I can see how remote enrollment makes it easier for a user to share a key in a way they shouldn't, but not all that much easier.

What other weaknesses will be introduced?


The ability to do auto-enrolment would break the per-site uniqueness of credentials (which makes them pretty strongly phishing resistant under most sane threat models where the browser isn't totally compromised)

Right now, the public key from one token is unique to that site (and specifically your registration attempt with the site, so you can have multiple unlinkable accounts using the one FIDO2 key). If you could do an offline and remote enrollment, you'd need to work with a single static public key (and corresponding private key) for all sites.

Despite all this, I still think this is a use case that's important - both the ability to have an offline backup key (even pairing all your tokens together at setup time to use a common internal root AES key wouldn't help as there's an anti replay counter in FIDO authentications from what I recall), and the ability to use passkeys portably across vendor ecosystems, without relying on a single ecosystem as your trust root.


There are some assumptions in your explanation that I'm not following.

For one, you could generate a new unique private key for the site login, and then encrypt that with the other device's public key. And you could sign it with the active device's key, so that third parties can't try to send you enrollment data.

If desired, you could handle this encryption in a way that makes it impossible for anyone else to tell what keys are being used.

Or instead of generating a private key, you could securely send a single-use token to the other device, and that token allows it to register.

Either way the fixed public key would only be used once, and only directly between the two devices. It doesn't get tied into the site authentication process. And you could replace or augment it with a symmetric key that's unique to that device pair.

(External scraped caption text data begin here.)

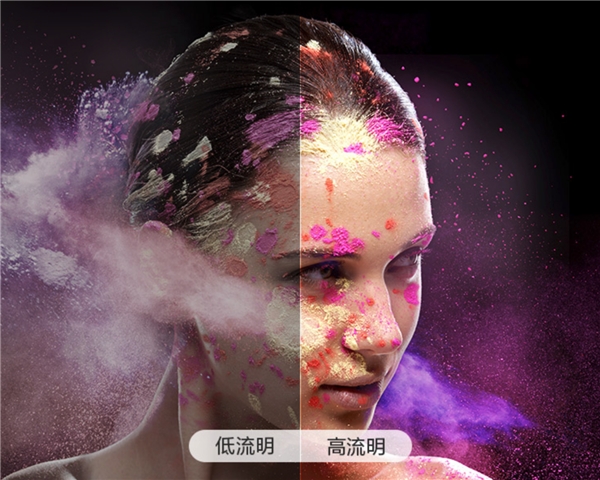 高性價(jià)比家用投影儀推薦，選它準(zhǔn)沒(méi)錯(cuò)！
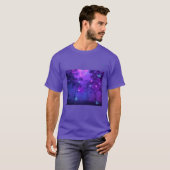 Tシャツ (正面フル)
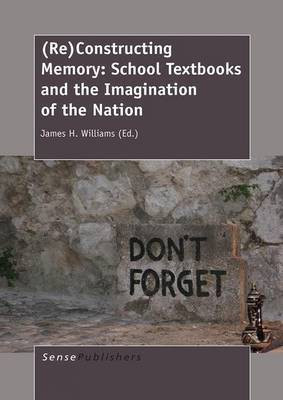 (Re)Constructing Memory(English, Electronic book text, unknown)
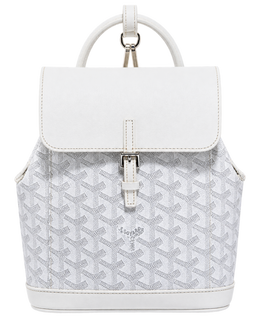 Alpin Mini Backpack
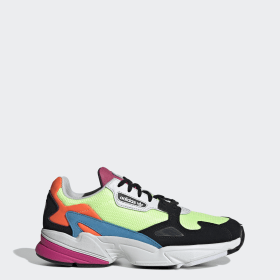 Schuhe für Frauen | Offizieller adidas Shop Schuhe für Frauen | Offizieller adidas Shop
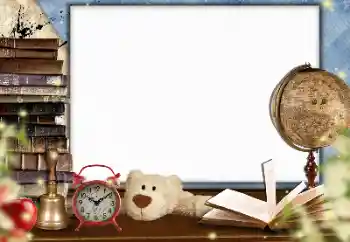 श्रेणी से फ़ोटो प्रभाव विभिन्न स्कूलीय № 151700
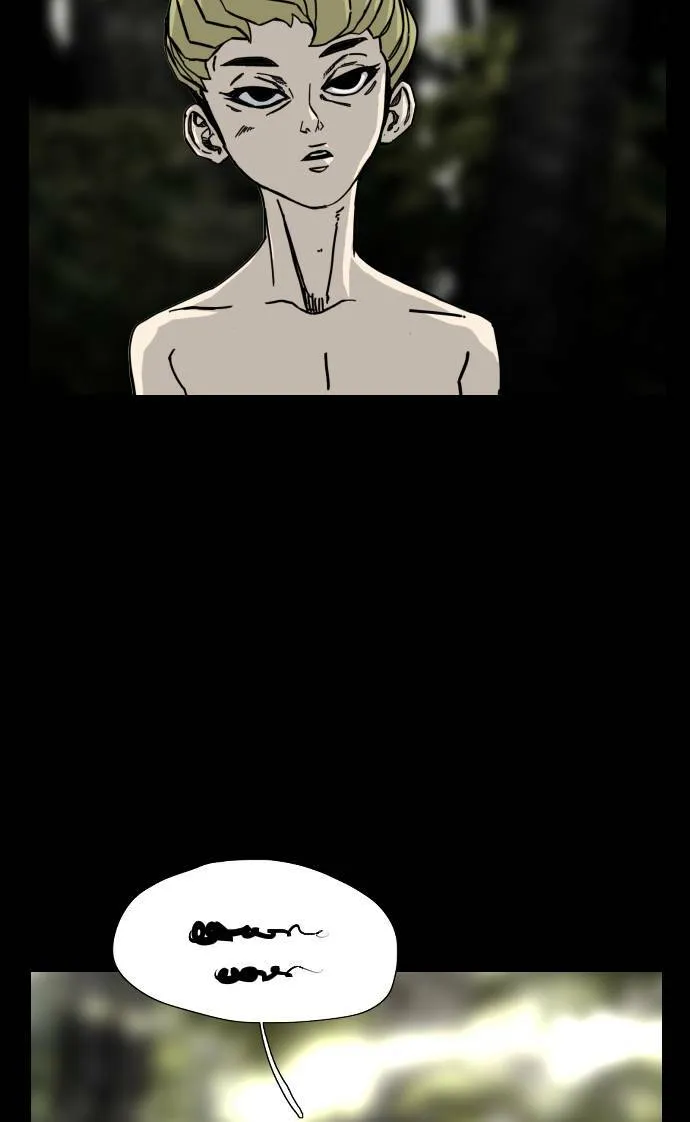第167话 第76页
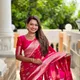 Rani pink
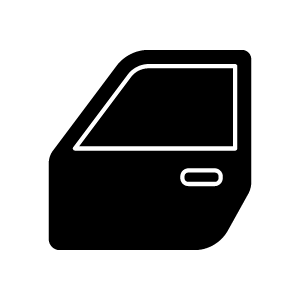 b2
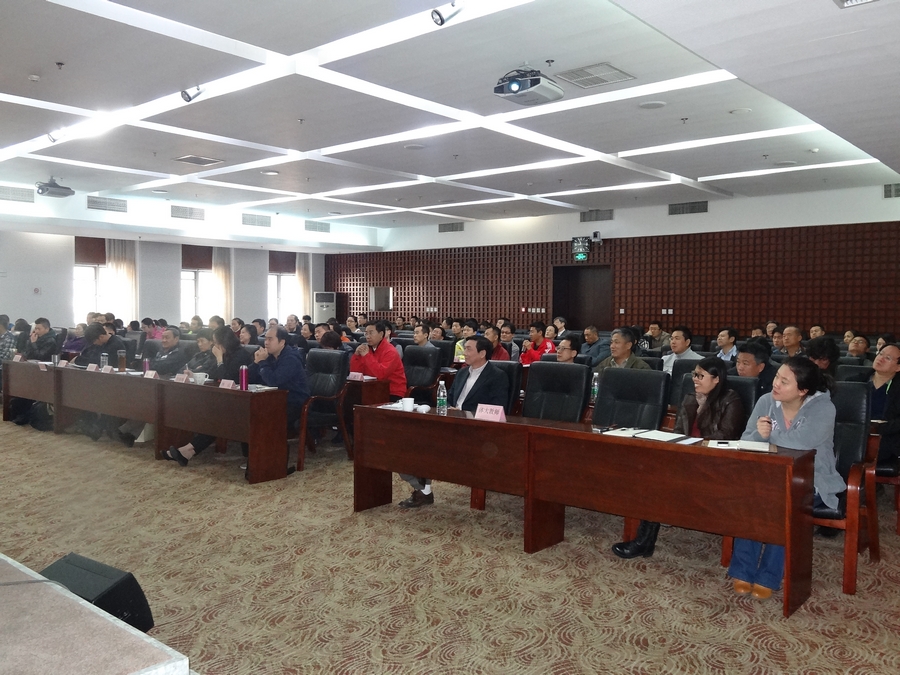 恒峰g22-官网入口--天天有惊喜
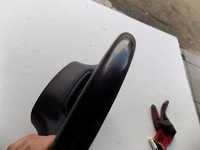 фото thumb №5, Citroen c3 iii воздуховод колодка подушка безопасности кожа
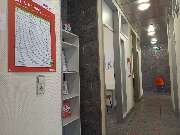 Studienkreis Nachhilfe Ludwigshafen-Oggersheim - Ludwigshafen-Oggersheim Flur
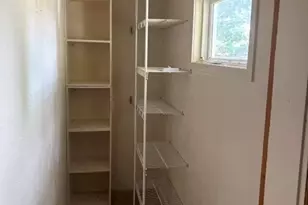 18061 Derr Ave, Beloit, OH 44609 - Photo 16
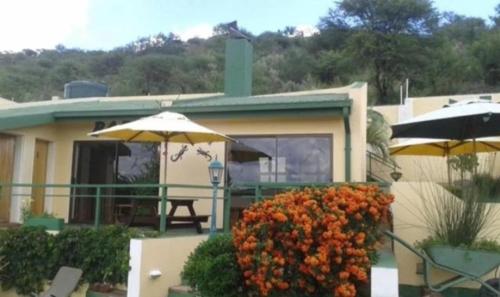 windhoek
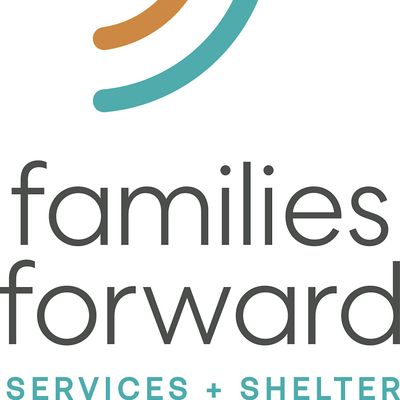 Families Forward
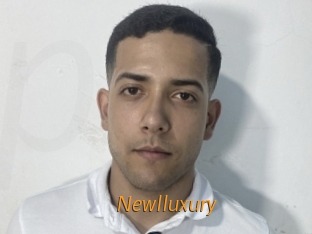 Newlluxury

> would break the per-site uniqueness of credentials

It wouldn't break things as I've described it. Each device would have a handful of pre-negotiated single-use public keys for the other device it could enroll with.

I tend to think there's no blockers and I just invented a better+obvious flow.


> It'd be awesome if you could ask to enroll a variety of other devices all at once, without having them on hand.

This is one of the feature goals Yubico said they want to implement.


> you can have multiple hardware keys that authenticate to the same services, so you can store one as a backup.

The most common case where people are willing to spend $50-100 for extra security is businesses securing their networks. If you lose your passkey just stroll on over to the help desk and show your id and they'll enroll a new one for you.

If you're an individual using a passkey with free online service, like Github, just enroll a TOTP key first and print out the QR code. Then if you lose your passkey you can use the QR code to get access to your account.


True, but that just increases the inconvenience of the whole process. I'd do it for things that need very high security, but not for anything else.


> ... you can have multiple hardware keys that authenticate to the same services, so you can store one as a backup.

Just some problem: As a backup, I would prefer to store it _away_ from my main hardware key. Everytime I sign up a new service, I need to go fetch the backup and update it...


Yeah the best would be if you could use one key to bless another as an explicit backup key in advance.